=== Required work ===
**a.** In the Pashmak and Parmida problem statement, rewrite the stretch from "Parmida is a" through "integer n (1 ≤ n ≤ 106).", replacing "clever" with "smart".
**b.** Write the next part of the Pashmak and Parmida problem statement, picking up after its last line.

=== Extract to read ===
■ ■ ■ ■ ■ ■ ■
Codeforces Round #261 (Div. 2) D. Pashmak and Parmida's problem

题目传送门：http://codeforces.com/contest/459/problem/D

D. Pashmak and Parmida's problem

time limit per test
3 seconds

memory limit per test
256 megabytes

input
standard input

output
standard output

Parmida is a clever girl and she wants to participate in Olympiads this year. Of course she wants her partner to be clever too (although he's not)! Parmida has prepared the following test problem for Pashmak.

There is a sequence a that consists of n integers a1, a2, ..., an.
Let's denote f(l, r, x) the number of indices k such
that: l ≤ k ≤ r andak = x.
His task is to calculate the number of pairs of indicies i, j (1 ≤ i < j ≤ n) such
that f(1, i, ai) > f(j, n, aj).

Help Pashmak with the test.

Input

The first line of the input contains an integer n (1 ≤ n ≤ 106).
The second line contains n space-separated integers a1, a2, ..., an(1 ≤ ai ≤ 109).

Output

Print a single integer — the answer to the problem.

Sample test(s)

input

7
1 2 1 1 2 2 1

output

8

input

3
1 1 1

output

1

input

5
1 2 3 4 5

output

0

题意：给一个长度为n（n<1e6）的数组，并定义 f(l, r, x)为l到r这一段数组中等于x的个数。
求i,j的组数使得 f(1, i, ai) > f(j, n, aj)
■ ■ ■ ■ ■ ■ ■
=== Listing ===
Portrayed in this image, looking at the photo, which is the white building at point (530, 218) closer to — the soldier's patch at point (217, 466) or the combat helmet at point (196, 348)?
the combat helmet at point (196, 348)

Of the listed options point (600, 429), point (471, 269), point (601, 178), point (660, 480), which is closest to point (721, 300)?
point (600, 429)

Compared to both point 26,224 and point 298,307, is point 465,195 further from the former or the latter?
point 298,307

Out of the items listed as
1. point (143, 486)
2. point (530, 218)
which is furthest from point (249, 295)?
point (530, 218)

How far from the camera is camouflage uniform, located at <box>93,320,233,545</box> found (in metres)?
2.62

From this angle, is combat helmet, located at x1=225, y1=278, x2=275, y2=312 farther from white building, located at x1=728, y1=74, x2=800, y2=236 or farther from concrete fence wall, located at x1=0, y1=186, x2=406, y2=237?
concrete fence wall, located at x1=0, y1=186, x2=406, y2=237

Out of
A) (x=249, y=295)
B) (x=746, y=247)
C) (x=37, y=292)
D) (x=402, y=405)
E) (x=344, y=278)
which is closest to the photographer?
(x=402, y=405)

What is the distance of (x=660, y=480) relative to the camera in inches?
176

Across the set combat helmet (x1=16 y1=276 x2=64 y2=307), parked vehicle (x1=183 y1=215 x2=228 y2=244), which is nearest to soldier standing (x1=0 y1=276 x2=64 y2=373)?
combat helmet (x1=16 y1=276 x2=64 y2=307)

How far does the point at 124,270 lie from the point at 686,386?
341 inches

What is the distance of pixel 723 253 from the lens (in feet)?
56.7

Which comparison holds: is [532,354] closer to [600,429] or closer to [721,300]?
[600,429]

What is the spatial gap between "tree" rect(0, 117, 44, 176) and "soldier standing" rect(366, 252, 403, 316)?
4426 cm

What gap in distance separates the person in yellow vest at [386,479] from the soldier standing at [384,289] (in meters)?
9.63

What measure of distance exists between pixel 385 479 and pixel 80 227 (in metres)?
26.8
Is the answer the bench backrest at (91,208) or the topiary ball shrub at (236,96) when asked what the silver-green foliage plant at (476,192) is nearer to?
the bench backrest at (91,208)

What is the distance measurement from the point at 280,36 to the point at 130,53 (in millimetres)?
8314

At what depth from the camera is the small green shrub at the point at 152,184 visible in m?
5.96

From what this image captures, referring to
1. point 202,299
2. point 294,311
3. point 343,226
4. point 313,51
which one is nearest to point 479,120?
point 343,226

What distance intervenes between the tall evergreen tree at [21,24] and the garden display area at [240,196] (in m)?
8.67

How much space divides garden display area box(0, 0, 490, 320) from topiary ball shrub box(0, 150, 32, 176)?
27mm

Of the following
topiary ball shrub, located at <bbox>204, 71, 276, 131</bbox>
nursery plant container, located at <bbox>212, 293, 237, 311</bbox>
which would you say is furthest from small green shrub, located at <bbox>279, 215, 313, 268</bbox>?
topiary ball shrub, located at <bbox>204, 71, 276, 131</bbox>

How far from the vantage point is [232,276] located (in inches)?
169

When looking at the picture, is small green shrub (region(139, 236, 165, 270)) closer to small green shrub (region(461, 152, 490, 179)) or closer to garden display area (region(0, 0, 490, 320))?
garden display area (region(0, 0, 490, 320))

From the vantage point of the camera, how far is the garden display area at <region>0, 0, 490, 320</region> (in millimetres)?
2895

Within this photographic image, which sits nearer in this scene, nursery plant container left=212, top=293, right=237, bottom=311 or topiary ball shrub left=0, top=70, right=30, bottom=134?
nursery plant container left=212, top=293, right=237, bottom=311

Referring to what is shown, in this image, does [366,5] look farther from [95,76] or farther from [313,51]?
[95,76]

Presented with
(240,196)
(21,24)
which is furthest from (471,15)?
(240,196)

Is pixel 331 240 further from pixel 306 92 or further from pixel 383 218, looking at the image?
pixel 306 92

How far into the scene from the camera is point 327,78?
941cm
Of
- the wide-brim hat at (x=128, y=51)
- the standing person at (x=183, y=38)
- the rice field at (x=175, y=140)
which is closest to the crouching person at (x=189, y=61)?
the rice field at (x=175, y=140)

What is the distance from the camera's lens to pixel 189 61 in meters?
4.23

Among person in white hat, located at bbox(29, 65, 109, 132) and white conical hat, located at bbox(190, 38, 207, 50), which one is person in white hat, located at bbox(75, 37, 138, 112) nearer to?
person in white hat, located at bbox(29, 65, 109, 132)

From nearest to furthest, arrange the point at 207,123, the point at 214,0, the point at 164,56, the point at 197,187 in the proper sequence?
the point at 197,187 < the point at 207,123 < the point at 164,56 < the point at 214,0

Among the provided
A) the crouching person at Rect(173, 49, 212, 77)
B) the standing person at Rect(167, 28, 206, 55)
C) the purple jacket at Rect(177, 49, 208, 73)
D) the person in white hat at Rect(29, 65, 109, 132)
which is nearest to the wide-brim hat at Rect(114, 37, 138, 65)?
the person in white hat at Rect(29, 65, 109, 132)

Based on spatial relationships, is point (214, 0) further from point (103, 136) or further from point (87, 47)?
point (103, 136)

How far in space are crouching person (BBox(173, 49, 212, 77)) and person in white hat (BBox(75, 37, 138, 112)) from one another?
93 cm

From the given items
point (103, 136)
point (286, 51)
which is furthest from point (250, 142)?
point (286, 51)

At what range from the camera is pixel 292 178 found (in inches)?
■ ■ ■ ■ ■ ■ ■
=== Task-by-task answers ===
**a.**
Parmida is a smart girl and she wants to participate in Olympiads this year. Of course she wants her partner to be smart too (although he's not)! Parmida has prepared the following test problem for Pashmak.

There is a sequence a that consists of n integers a1, a2, ..., an.
Let's denote f(l, r, x) the number of indices k such
that: l ≤ k ≤ r andak = x.
His task is to calculate the number of pairs of indicies i, j (1 ≤ i < j ≤ n) such
that f(1, i, ai) > f(j, n, aj).

Help Pashmak with the test.

Input

The first line of the input contains an integer n (1 ≤ n ≤ 106).

**b.**
题解：首先用Map，nlogn的方法求出所有的 f(1, i, ai) 和f(j, n, aj)，

然后从左到右或者从右到左扫描一遍，用线段树或者树状数组记录每个数字出现的个数，然后求解即可。算是比较简单的数据结构题，没什么值得细讲的

#include <iostream>
#include <string>
#include <stdio.h>
#include <algorithm>
#include <string.h>
#include <map>
using namespace std;
int a[1000005];
int x;
int l[1000005];
int r[1000005];
long long ans;
map<int,int>m;
long long s[1000005*4];
void query(int l,int r,int o)
{
if (r<x) ans+=s[o];
if (r<x) return ;
if (l>x) return ;
if (l==r) return ;
int mid=(l+r)/2;
query(l,mid,2*o);
query(mid+1,r,2*o+1);
return ;
}
void add(int l,int r,int o)
{
if (l<=x&&x<=r) s[o]++;
if (r<x) return ;
if (l>x) return ;
if (l==r) return ;
int mid=(l+r)/2;
add(l,mid,2*o);
add(mid+1,r,2*o+1);
return ;
}
int main()
{
int n;
while (~scanf("%d",&n))
{
for (int i=1;i<=n;i++)scanf("%d",&a[i]);
m.clear();for (int i=1;i<=n;i++) {m[a[i]]++;l[i]=m[a[i]];}
m.clear();for (int i=n;i>=1;i--) {m[a[i]]++;r[i]=m[a[i]];}
memset(s,0,sizeof(s));
ans=0;
for (int i=n;i>=1;i--)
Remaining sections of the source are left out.